START PASSAGE
Paper 2014/858
Adaptively Secure, Universally Composable, Multi-Party Computation in Constant Rounds
Dana Dachman-Soled, Jonathan Katz, and Vanishree Rao
Abstract
Cryptographic protocols with adaptive security ensure that security holds against an adversary who can dynamically determine which parties to corrupt as the protocol progresses---or even after the protocol is finished. In the setting where all parties may potentially be corrupted, and secure erasure is not assumed, it has been a long-standing open question to design secure-computation protocols with adaptive security running in constant rounds. Here, we show a constant-round, universally composable protocol for computing any functionality, tolerating a malicious, adaptive adversary corrupting any number of parties. Interestingly, our protocol can compute all functionalities, not just adaptively well-formed ones.
END PASSAGE
WORK TO COMPLETE:
According to the abstract, what kind of adversary can the new protocol tolerate? The lines that come next are separate from the abstract.
START RECORDS
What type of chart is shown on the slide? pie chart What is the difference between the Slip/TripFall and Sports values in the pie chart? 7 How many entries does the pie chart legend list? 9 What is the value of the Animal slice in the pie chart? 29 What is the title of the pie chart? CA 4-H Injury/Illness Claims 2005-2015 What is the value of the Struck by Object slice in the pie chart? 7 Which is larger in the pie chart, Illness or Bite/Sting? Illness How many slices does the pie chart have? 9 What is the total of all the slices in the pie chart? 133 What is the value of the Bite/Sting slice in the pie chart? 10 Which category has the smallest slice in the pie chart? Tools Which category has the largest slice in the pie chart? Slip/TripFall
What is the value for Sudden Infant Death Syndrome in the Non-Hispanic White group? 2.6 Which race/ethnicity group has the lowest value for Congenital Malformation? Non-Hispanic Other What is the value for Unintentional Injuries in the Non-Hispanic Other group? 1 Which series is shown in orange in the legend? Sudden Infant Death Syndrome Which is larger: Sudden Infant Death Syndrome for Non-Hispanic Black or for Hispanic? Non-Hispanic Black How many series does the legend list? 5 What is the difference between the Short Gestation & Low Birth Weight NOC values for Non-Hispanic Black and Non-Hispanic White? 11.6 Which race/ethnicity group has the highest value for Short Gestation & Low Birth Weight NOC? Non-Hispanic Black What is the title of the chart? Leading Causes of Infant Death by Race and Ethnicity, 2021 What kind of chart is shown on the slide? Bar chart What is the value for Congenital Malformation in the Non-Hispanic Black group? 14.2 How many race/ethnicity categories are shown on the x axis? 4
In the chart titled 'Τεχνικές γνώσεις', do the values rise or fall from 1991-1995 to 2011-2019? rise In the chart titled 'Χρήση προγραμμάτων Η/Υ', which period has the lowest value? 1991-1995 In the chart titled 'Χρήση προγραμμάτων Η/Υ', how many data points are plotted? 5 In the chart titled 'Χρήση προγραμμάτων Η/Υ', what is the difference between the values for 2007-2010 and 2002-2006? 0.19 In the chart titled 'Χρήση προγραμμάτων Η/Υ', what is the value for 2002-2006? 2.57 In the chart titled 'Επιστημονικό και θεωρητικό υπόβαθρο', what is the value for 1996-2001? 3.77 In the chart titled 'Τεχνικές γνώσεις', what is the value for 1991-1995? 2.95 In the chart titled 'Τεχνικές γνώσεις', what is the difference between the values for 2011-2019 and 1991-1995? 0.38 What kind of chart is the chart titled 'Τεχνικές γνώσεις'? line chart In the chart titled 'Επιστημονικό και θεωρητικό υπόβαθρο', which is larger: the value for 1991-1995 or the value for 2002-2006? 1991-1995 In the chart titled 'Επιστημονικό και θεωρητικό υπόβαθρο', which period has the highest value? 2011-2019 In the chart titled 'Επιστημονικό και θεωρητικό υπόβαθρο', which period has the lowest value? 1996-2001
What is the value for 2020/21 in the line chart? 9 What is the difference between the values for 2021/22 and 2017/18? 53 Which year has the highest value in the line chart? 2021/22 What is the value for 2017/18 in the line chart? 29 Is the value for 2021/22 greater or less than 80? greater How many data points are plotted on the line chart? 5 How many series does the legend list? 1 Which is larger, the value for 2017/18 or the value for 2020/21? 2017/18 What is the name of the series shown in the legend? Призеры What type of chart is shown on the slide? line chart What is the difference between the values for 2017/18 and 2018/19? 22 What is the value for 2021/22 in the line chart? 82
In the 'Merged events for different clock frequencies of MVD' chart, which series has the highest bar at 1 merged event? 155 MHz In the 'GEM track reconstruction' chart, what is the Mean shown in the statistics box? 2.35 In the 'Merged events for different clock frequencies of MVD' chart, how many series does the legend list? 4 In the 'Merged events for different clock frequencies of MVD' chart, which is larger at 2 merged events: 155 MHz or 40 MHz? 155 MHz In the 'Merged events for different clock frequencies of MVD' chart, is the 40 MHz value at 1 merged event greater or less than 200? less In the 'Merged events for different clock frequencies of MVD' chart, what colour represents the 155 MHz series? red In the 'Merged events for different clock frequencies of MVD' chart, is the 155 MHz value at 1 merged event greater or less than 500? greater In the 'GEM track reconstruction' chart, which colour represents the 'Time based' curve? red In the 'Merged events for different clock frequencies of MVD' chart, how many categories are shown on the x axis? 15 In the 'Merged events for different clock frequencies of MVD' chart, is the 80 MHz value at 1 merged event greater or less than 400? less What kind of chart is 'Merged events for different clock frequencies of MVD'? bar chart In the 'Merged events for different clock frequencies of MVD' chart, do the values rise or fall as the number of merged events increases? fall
END RECORDS
FINAL ANSWER:
A malicious, adaptive adversary corrupting any number of parties.